Barangkali bukan sebuah kabar yang mengejutkan dan bukan pula sebuah masalah besar. Jual beli tanah dan rencana apapun yang akan mereka lakukan adalah milik mereka yang punya hak. Sama sekali bukan urusan saya.

dok. pribadi
Tapi, ada secuil kesedihan merayap. Sebab, pemandangan dan kenangan masa kecil saya akan lenyap. Pemandangan yang menyejukkan mata dan suasana alam yang menenangkan hati ini akan menghilang. Jalan setapak yang memisahkan satu ladang dengan ladang lain yang sering kami lewati tak akan lagi ada. Takkan bisa lagi kami petik stroberi-stroberi liar yang tumbuh di semak-semak tepi jalan. 
dok. pribadi
Entah apa alasan si pemilik lahan menjual tanahnya, dan entah mengapa pula pemilik barunya berencana membangun perumahan di sana. Yah, mungkin si pemilik lama sedang membutuhkan uang dan si pemilik baru berpikir bahwa berinvestasi dalam bentuk properti akan lebih menguntungkan daripada bertani. Dan, bukankah pembangunan memang sedang gencar-gencarnya dilakukan? Manusia bertambah banyak, tentu mereka butuh tempat bernaung. Rumah memang salah satu kebutuhan utama manusia, dan seolah lupa bahwa makanan juga merupakan kebutuhan yang tidak kalah penting. Dan, sumber utama makanan manusia sebagian besar diusahakan oleh para petani di ladang-ladang mereka, berpeluh-peluh ditemani panas dan hujan.
Bukan rahasia lagi kalau bidang pertanian tidaklah menarik. Banyak orang tak peduli, tak mau tau. Pertanian, jelas, bukan simbol kemodernan! Orang-orang lebih setuju bahwa pembangunan dan sektor industri yang kuat akan menempatkan negeri ini di jajaran negara-negara maju.
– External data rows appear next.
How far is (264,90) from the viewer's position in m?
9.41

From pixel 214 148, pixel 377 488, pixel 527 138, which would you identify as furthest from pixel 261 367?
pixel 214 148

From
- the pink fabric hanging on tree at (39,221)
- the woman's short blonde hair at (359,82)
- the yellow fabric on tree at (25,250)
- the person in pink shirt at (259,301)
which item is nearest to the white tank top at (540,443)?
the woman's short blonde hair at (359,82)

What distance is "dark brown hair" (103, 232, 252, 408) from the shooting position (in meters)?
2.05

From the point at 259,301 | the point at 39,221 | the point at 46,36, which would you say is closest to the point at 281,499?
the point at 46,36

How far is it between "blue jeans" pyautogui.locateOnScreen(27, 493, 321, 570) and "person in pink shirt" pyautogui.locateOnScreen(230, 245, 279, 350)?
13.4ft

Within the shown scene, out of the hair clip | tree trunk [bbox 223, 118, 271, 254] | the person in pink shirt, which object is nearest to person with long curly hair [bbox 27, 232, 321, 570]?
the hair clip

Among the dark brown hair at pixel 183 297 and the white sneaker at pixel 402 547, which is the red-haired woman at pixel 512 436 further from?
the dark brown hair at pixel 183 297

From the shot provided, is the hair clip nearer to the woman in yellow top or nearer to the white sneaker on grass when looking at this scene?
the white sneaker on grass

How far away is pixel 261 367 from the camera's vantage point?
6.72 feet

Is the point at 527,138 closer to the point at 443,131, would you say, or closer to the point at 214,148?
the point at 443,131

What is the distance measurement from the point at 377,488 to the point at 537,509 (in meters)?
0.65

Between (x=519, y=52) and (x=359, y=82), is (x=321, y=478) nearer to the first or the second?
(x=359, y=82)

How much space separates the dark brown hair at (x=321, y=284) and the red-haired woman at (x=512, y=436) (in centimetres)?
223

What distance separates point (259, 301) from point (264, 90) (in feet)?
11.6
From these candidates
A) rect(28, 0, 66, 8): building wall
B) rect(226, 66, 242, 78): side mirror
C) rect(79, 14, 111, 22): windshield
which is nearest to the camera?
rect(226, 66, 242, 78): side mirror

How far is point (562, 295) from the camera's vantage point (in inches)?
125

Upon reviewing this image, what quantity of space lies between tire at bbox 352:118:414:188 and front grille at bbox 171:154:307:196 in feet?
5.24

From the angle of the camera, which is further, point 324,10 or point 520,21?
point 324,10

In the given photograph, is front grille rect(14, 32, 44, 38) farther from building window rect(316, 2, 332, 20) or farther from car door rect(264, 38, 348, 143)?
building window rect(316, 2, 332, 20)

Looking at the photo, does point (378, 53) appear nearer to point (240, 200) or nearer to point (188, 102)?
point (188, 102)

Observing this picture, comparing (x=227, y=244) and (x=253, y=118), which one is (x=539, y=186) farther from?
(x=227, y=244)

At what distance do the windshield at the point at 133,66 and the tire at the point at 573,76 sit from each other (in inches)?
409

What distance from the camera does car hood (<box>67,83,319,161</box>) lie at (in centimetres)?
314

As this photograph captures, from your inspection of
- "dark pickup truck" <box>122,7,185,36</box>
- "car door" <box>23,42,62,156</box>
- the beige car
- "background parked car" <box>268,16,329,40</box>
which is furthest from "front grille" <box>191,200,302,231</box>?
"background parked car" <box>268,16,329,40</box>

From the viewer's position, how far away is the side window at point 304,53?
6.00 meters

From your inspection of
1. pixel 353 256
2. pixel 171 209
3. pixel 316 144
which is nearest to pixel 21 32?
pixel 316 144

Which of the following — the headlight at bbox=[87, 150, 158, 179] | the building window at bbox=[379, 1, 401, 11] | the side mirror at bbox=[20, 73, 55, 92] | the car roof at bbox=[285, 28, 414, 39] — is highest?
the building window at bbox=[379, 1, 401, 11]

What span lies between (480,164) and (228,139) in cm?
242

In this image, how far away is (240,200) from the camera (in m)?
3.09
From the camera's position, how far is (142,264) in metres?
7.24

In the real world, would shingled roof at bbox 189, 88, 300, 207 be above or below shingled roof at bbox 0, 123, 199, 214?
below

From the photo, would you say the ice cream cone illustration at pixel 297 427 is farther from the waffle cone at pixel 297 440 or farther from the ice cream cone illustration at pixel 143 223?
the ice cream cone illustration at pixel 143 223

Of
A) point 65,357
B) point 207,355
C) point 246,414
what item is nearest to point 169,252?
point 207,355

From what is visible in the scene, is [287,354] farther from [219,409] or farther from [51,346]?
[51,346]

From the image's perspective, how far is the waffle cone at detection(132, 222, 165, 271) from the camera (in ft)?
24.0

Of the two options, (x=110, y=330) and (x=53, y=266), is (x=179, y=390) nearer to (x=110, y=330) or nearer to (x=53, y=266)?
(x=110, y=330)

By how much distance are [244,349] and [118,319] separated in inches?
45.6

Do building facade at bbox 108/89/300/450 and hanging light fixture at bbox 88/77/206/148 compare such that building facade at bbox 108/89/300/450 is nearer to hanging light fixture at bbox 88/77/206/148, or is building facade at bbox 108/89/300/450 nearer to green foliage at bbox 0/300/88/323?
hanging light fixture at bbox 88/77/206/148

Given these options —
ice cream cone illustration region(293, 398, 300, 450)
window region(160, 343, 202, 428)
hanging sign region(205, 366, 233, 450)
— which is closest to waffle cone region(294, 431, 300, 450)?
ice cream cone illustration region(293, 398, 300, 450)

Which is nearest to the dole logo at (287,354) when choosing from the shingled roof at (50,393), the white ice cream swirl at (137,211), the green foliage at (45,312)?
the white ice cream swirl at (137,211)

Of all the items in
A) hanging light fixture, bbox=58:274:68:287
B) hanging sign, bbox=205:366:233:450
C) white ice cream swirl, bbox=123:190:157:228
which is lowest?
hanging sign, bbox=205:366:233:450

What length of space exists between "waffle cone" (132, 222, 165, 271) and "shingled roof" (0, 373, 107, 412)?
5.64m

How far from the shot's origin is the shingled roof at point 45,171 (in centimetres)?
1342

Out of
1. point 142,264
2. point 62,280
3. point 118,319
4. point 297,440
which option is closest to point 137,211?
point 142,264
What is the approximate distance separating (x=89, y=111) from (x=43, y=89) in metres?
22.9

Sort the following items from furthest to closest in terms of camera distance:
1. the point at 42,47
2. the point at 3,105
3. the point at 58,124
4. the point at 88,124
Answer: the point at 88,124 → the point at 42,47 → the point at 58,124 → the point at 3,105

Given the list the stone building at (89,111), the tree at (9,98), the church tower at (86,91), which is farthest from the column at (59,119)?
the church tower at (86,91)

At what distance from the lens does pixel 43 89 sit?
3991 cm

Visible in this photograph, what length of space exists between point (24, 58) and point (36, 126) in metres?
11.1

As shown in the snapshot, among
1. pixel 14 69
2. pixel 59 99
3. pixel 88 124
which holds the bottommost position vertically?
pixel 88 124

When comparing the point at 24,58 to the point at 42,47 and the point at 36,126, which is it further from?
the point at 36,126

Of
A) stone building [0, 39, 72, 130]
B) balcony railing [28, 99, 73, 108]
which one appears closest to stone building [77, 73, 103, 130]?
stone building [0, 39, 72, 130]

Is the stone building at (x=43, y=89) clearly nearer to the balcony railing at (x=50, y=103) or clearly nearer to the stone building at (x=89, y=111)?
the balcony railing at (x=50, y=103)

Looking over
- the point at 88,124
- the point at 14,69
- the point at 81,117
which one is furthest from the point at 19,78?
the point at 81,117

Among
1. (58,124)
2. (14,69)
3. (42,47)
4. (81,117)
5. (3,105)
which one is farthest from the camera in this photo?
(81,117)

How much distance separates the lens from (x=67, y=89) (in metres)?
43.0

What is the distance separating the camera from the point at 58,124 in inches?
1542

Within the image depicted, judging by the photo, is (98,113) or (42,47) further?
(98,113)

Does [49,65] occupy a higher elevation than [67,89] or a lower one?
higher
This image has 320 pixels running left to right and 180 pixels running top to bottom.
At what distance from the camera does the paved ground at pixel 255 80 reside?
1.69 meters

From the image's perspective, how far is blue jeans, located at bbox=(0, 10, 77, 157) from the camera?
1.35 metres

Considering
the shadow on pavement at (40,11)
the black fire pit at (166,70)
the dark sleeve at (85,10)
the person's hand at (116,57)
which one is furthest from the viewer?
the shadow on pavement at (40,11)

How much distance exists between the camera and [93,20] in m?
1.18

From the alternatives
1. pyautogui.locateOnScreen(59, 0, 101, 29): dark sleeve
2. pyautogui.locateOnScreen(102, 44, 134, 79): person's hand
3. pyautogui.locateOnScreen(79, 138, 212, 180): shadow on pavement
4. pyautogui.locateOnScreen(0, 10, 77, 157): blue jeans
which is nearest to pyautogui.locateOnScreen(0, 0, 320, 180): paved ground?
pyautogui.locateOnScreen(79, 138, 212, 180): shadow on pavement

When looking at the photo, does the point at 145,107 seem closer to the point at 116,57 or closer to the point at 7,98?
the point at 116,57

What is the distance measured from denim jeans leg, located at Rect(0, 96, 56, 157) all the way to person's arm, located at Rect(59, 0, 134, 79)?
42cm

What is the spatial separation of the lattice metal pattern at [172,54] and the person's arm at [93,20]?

Ah, tak usahlah bahas yang beginian. Berat 😂
dok. pribadi
Saya tiba-tiba teringat sepenggal cerita dari karya Francois Lelord, lewat tokoh bernama Hector, ia menyuarakan pendapatnya;

Jalan berkelak-kelok menembus pedesaan yang dipenuhi pohon-pohon tinggi dan rumah-rumah kayu cantik di atas jangkungan. Di bawah naungan rumah-rumah itu, kita dapat melihat orang-orang tidur di tempat tidur gantung, para perempuan berjongkok selagi memasak, anak-anak asyik bermain, anjing mengibas-ngibaskan ekor dan terkadang sapi berpunuk di leher dengan kebiasaan menyeberang jalan tanpa menoleh kanan kiri.
Hector berpikir bahwa negeri ini sangat indah, tetapi pada waktu bersamaan dia tahu bahwa keindahannya berasal dari kemiskinannya, karena saat negeri ini semakin makmur, orang-orang akan berkeinginan memiliki rumah-rumah beton yang buruk rupa dengan langkan dari cetakan plastik., seperti yang ada di negara-negara tetangga. Minimarket, pabrik, dan papan reklame juga akan bermunculan di sepenjuru desa. (Hal. 68)

Sejujurnya, saya juga sependapat dengan Hector. Saya sering membayangkan wilayah ini kelak akan menambah daftar kawasan kumuh di negeri ini. Pertanian semakin terpojok. Polusi meningkat. Desa permai ini lambat laun berubah menjadi metropolitan yang amburadul.

Mungkin, ini cuma pemikiran seorang pesimistis yang tak beralasan atau khawatir berlebihan. Bisa saja yang akan terjadi nanti malah kebalikan dari apa yang saya cemaskan.
pemandangan senja yang akan segera berubah
Namun, satu yang pasti, tak ada yang abadi. Banyak hal yang tak akan lagi sama.